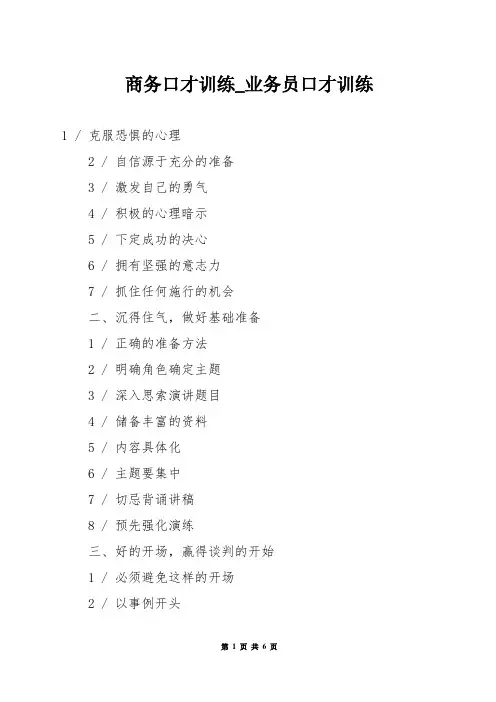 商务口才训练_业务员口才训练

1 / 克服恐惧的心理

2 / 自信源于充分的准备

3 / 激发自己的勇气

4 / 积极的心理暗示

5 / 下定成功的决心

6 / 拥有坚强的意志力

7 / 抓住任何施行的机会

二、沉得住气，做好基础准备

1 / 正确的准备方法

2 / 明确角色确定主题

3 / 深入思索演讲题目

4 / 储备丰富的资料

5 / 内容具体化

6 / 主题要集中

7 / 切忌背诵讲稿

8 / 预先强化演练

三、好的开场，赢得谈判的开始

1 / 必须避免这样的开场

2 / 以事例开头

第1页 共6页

• • •

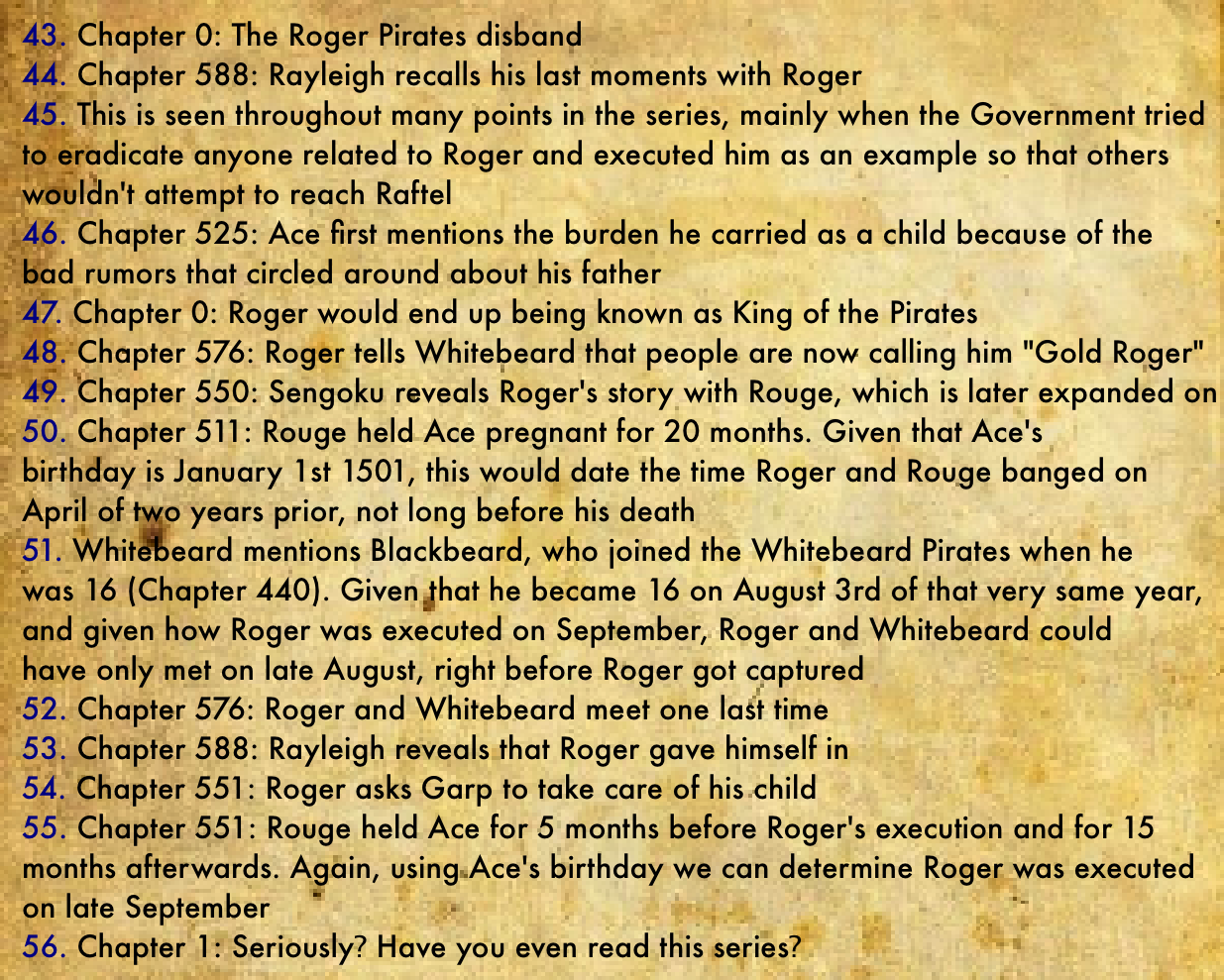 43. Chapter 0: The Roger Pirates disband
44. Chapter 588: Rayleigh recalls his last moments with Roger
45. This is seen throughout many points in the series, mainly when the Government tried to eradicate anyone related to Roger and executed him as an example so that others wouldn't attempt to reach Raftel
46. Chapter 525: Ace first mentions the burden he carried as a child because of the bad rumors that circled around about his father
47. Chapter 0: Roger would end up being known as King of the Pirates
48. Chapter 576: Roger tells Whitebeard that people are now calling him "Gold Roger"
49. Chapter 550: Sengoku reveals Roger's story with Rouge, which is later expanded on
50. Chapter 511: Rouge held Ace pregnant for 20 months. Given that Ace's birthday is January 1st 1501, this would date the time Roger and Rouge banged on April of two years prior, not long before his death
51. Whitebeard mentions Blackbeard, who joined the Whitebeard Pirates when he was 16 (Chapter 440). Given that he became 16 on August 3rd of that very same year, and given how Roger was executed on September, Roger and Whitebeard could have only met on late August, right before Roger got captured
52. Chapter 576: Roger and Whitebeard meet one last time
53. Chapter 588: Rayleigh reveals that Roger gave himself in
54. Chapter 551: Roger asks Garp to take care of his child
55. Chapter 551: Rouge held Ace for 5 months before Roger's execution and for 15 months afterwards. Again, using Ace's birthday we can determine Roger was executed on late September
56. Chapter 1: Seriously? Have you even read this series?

• • •

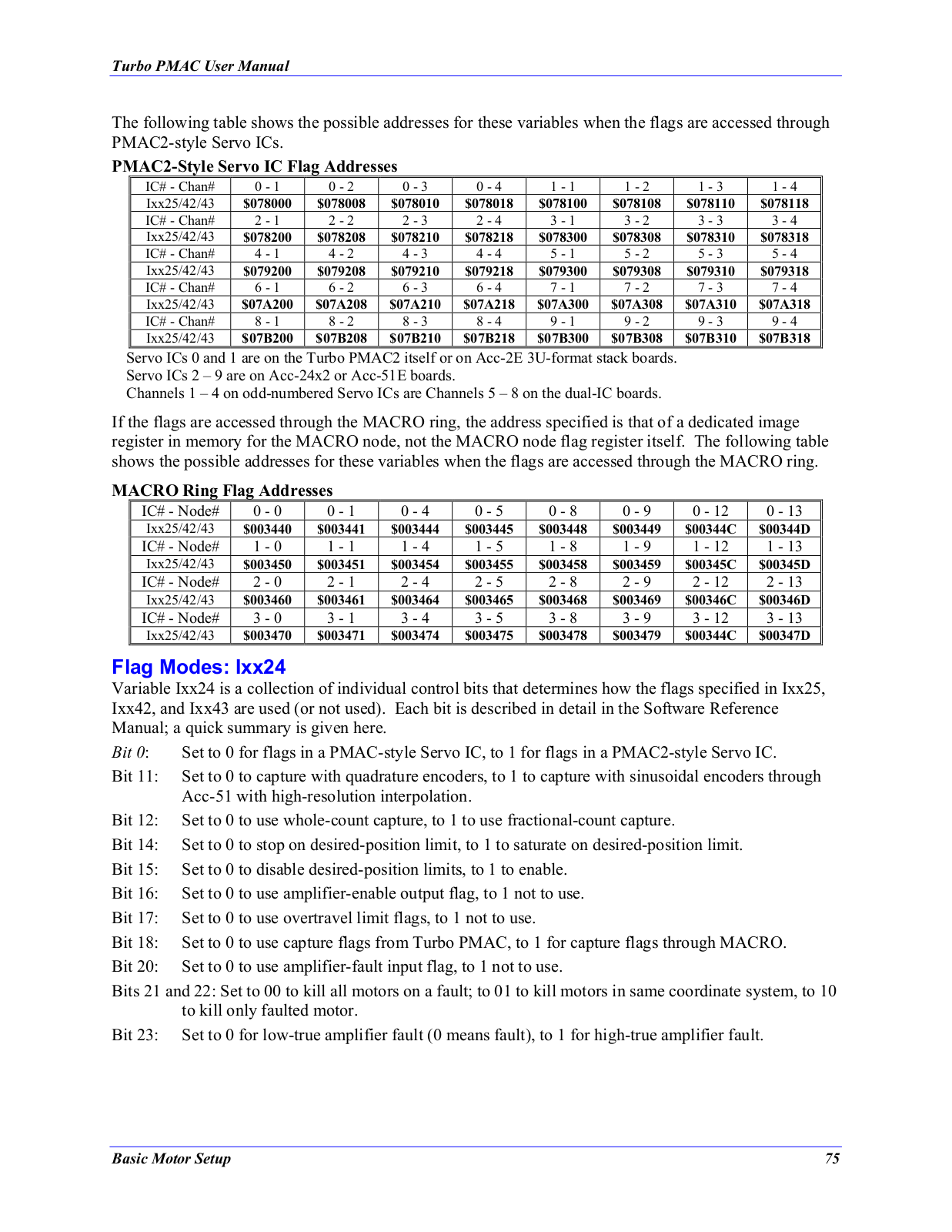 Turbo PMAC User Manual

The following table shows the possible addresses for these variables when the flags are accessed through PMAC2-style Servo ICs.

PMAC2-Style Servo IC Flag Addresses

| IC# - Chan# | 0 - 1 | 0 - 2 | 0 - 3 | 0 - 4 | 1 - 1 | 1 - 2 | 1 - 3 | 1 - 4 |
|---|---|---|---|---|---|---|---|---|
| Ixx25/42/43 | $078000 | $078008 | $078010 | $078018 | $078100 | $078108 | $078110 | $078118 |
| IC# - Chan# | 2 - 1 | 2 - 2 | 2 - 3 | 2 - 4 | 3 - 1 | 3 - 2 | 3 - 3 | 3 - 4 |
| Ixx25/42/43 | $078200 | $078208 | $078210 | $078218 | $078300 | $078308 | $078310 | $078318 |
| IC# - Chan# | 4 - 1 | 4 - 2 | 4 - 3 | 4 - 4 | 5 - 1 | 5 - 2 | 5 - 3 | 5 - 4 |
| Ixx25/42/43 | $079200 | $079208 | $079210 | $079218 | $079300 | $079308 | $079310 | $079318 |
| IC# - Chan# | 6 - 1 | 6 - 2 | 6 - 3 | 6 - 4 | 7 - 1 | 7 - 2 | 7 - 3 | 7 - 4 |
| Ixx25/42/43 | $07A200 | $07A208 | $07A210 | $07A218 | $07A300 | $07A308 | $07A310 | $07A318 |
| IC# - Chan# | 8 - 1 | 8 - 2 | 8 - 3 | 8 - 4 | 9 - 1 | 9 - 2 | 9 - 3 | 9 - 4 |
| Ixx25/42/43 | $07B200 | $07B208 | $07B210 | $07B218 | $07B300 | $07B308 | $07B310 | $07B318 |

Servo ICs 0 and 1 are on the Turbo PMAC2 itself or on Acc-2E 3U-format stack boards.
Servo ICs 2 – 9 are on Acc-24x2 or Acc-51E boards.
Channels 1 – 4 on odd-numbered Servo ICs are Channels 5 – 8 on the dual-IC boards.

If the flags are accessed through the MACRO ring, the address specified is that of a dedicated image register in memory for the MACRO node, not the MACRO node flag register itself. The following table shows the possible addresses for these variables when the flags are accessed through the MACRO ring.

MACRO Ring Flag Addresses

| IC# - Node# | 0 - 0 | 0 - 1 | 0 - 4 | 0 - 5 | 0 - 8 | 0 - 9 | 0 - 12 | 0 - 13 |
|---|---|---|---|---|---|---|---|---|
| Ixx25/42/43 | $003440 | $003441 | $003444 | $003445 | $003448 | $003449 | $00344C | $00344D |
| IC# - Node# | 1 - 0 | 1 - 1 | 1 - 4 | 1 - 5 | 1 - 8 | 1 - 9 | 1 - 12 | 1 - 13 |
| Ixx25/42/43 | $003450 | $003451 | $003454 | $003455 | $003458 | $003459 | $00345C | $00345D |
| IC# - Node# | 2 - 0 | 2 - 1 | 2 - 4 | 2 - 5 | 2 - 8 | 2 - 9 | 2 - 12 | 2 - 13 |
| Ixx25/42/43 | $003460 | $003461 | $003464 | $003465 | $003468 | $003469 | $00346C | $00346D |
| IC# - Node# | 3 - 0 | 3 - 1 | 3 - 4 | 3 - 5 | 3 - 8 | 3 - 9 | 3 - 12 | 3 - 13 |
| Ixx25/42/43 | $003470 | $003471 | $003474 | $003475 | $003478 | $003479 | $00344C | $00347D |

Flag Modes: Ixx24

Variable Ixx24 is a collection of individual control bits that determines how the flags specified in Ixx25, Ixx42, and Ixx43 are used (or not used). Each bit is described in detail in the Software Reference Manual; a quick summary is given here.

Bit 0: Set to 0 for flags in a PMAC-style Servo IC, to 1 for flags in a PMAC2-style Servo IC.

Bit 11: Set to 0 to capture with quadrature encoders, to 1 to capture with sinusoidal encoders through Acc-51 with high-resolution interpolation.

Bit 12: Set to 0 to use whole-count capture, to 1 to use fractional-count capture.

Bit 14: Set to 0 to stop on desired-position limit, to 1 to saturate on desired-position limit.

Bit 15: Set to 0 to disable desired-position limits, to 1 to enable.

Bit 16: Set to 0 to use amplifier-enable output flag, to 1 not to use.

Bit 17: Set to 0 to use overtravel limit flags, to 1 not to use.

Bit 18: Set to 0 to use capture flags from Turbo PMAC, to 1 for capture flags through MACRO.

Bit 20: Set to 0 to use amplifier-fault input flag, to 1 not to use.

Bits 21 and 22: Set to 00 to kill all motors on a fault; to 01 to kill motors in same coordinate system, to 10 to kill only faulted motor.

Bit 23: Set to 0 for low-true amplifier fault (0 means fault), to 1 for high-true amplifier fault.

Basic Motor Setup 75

• • •

▸ **Your task**
What do the lines above say from the one containing "- Chan# | 0" down to the one containing "- Chan# | 4"? Return them exactly, both end lines included, and only them.

▸ **Task answer**
| IC# - Chan# | 0 - 1 | 0 - 2 | 0 - 3 | 0 - 4 | 1 - 1 | 1 - 2 | 1 - 3 | 1 - 4 |
|---|---|---|---|---|---|---|---|---|
| Ixx25/42/43 | $078000 | $078008 | $078010 | $078018 | $078100 | $078108 | $078110 | $078118 |
| IC# - Chan# | 2 - 1 | 2 - 2 | 2 - 3 | 2 - 4 | 3 - 1 | 3 - 2 | 3 - 3 | 3 - 4 |
| Ixx25/42/43 | $078200 | $078208 | $078210 | $078218 | $078300 | $078308 | $078310 | $078318 |
| IC# - Chan# | 4 - 1 | 4 - 2 | 4 - 3 | 4 - 4 | 5 - 1 | 5 - 2 | 5 - 3 | 5 - 4 |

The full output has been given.